### EXERCISE TEXT
⁂
Day: January 17, 2021

The building blocks of any compliance program lay the foundations for a best practices compliance program. For instance, in the life cycle management of third parties, most compliance practitioners understand the need for a business justification, questionnaire, due diligence, evaluation and compliance terms and conditions in contracts. However, as many companies mature in their compliance programs, the issue of third-party management becomes more important. It is also the one where the rubber meets the road of operationalizingcompliance. It is also an area the DOJ specifically articulated in the 2020 Update that companies need to consider.
Managing your third-parties is where the rubber meets the road in your overall third-party risk manage program. You must execute on this task. Even if you successfully navigate the first four steps in your third-party risk management program, those are in reality the easy steps. Managing the relationship is where the real work begins.
Three key takeaways:

1. Have a strategic approach to third-party risk management.
2. Rank third parties based upon a variety of factors including compliance and business performance, length of relationship, benchmarking metrics and KPIs for ongoing monitoring and auditing.
3. Managing the relationship is where the real work begins.
⁂
### EXTRACTED RECORDS
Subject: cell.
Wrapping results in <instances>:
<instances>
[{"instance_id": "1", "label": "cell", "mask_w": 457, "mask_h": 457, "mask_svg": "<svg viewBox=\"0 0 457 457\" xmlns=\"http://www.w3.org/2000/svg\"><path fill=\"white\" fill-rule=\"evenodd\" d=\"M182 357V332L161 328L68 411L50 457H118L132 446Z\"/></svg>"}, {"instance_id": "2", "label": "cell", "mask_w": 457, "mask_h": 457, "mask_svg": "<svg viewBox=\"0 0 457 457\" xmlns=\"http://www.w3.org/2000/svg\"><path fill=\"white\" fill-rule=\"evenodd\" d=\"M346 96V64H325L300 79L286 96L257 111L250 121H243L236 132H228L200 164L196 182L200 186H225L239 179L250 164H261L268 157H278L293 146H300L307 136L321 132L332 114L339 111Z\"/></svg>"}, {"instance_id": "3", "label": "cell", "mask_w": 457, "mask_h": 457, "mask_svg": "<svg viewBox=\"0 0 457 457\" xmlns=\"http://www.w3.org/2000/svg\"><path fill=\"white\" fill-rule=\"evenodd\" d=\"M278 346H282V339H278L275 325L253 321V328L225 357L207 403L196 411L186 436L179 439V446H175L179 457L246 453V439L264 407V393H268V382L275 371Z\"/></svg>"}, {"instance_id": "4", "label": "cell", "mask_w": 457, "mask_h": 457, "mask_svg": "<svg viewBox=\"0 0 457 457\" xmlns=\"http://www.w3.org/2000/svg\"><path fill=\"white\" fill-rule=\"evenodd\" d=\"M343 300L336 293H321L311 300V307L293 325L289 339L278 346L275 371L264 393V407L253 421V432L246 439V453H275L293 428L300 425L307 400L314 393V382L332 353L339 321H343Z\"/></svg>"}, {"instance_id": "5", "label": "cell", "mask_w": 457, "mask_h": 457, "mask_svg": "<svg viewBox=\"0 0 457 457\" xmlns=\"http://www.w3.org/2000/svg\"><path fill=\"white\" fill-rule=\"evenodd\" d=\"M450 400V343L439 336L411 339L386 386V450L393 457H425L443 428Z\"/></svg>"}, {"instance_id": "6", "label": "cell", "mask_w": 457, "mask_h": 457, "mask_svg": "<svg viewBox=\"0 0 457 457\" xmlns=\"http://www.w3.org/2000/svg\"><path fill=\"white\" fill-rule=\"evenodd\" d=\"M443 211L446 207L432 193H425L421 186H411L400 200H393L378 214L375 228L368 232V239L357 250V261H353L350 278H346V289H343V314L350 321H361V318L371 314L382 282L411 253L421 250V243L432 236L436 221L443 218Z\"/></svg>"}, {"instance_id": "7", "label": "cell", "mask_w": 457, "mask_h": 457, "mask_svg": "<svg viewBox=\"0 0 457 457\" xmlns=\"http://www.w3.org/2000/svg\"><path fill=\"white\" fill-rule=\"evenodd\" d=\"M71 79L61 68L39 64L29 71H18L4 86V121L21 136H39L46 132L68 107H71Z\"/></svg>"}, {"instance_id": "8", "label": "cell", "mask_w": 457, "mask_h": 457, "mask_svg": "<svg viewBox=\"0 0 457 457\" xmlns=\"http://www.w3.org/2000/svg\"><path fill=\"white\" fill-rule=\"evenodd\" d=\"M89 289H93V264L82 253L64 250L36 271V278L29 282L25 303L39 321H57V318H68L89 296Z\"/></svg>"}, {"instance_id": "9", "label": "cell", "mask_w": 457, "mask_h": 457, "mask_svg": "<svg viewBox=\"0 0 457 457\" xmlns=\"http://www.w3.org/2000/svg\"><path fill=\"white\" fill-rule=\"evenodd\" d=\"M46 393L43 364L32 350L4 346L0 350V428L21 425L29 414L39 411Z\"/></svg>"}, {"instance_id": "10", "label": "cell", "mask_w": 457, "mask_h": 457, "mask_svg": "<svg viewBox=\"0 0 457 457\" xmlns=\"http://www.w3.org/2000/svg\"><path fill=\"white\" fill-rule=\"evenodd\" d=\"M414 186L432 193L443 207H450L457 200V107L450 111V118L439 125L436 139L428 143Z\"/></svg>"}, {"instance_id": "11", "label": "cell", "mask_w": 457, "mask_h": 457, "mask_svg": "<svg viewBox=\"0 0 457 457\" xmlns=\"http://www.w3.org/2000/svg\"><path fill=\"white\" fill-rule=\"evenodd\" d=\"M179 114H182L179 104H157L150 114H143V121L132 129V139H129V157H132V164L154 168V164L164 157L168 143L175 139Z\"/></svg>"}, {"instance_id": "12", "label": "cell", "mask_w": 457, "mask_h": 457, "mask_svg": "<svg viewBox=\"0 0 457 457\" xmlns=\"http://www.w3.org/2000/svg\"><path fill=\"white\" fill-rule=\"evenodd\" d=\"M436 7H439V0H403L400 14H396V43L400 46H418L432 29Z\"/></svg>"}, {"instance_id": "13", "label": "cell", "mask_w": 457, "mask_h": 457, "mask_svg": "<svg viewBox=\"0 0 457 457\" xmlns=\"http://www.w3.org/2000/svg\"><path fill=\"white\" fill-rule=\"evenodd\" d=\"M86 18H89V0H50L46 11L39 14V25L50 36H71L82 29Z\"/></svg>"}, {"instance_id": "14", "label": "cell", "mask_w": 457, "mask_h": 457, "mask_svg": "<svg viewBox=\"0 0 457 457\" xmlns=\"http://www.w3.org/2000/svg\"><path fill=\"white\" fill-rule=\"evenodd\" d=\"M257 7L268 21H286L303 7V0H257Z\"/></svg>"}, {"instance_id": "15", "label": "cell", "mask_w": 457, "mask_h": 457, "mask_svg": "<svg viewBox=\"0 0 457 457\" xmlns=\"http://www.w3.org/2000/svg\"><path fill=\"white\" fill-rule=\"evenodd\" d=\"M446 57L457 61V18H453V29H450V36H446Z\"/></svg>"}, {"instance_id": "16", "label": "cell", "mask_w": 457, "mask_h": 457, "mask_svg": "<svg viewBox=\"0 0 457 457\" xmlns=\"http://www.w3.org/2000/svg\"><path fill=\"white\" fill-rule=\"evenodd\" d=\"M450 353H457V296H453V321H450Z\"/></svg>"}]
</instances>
⁂
### BRIEF
Continue the post on managing third-party compliance risk, starting after its final takeaway.

### OUTPUT OF THE TASK
As every compliance practitioner is well aware, third parties still present the highest risk under the FCPA. The 2020 Update devotes an entire prong to third-party management. It begins with the following:
Prosecutors should also assess whether the company knows the business rationale for needing the third party in the transaction, and the risks posed by third-party partners, including the third-party partners’ reputations and relationships, if any, with foreign officials. For example, a prosecutor should analyze whether the company has ensured that contract terms with third parties specifically describe the services to be performed, that the third party is actually performing the work, and that its compensation is commensurate with the work being provided in  that  industry  and  geographical  region.    Prosecutors  should  further  assess  whether  the company engaged in ongoing monitoring of the third-party relationships, be it through updated due diligence, training, audits, and/or annual compliance certifications by the third party.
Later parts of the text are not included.